# Direction 1:
Gather every line of the records that contains the string "space". Case counts.

** Start of Quoted text **

On Fri, Dec 17 2021 at 12:30, David Hildenbrand wrote:
Sometimes it is required to have a seqcount implementation that uses a structure with a fixed and minimal size -- just a bare unsigned int -- independent of the kernel configuration. This is especially valuable, when the raw_ variants of the seqlock function will be used and the additional lockdep part of the seqcount_t structure remains essentially unused.
Let's provide a lockdep-free raw_seqcount_t variant that can be used via the raw functions to have a basic seqlock.
The target use case is embedding a raw_seqcount_t in the "struct page", where we really want a minimal size and cannot tolerate a sudden grow of the seqcount_t structure resulting in a significant "struct page" increase or even a layout change.
Cannot tolerate? Could you please provide a reason and not just a statement?
Provide raw_read_seqcount_retry(), to make it easy to match to raw_read_seqcount_begin() in the code.
Let's add a short documentation as well.
Note: There might be other possible users for raw_seqcount_t where the lockdep part might be completely unused and just wastes memory -- essentially any users that only use the raw_ function variants.
Even when the reader side uses raw_seqcount_begin/retry() the writer side still can use the non-raw variant which validates that the associated lock is held on write.
Aside of that your proposed extra raw sequence count needs extra care vs. PREEMPT_RT and this want's to be very clearly documented. Why?

** End of Quoted text **
** Start of Exercise material **

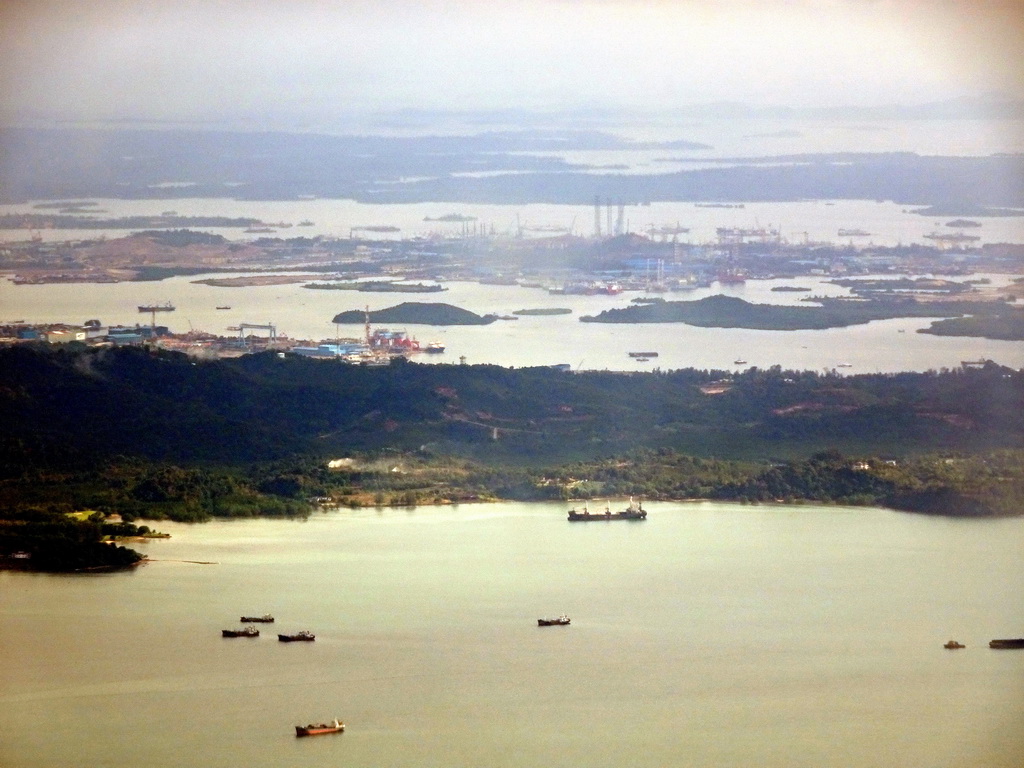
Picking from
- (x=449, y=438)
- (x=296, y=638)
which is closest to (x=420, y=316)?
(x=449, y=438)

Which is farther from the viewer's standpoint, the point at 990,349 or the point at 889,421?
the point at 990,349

** End of Exercise material **
** Start of Exercise material **

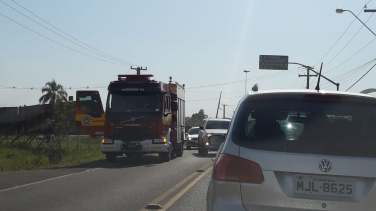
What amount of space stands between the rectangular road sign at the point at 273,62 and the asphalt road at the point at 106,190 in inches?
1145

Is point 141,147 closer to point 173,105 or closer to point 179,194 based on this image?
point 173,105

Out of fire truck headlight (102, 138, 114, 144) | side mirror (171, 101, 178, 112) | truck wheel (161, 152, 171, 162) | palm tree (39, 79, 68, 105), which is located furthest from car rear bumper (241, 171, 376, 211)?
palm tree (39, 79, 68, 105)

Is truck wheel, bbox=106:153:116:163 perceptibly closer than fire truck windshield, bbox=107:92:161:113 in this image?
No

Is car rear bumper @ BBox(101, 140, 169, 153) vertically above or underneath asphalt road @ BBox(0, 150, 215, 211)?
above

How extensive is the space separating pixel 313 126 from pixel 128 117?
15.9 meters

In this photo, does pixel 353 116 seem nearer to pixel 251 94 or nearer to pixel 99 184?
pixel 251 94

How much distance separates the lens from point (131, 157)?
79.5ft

** End of Exercise material **

# Direction 2:
Translate this sentence from the seqcount thread into Spanish: "Provide raw_read_seqcount_retry(), to make it easy to match to raw_read_seqcount_begin() in the code."

# Right answer 1:
What amount of space stands between the rectangular road sign at the point at 273,62 and the asphalt road at the point at 106,190 in inches?
How extensive is the space separating pixel 313 126 from pixel 128 117?

# Right answer 2:
Proporcionar raw_read_seqcount_retry(), para que sea fácil emparejarlo con raw_read_seqcount_begin() en el código.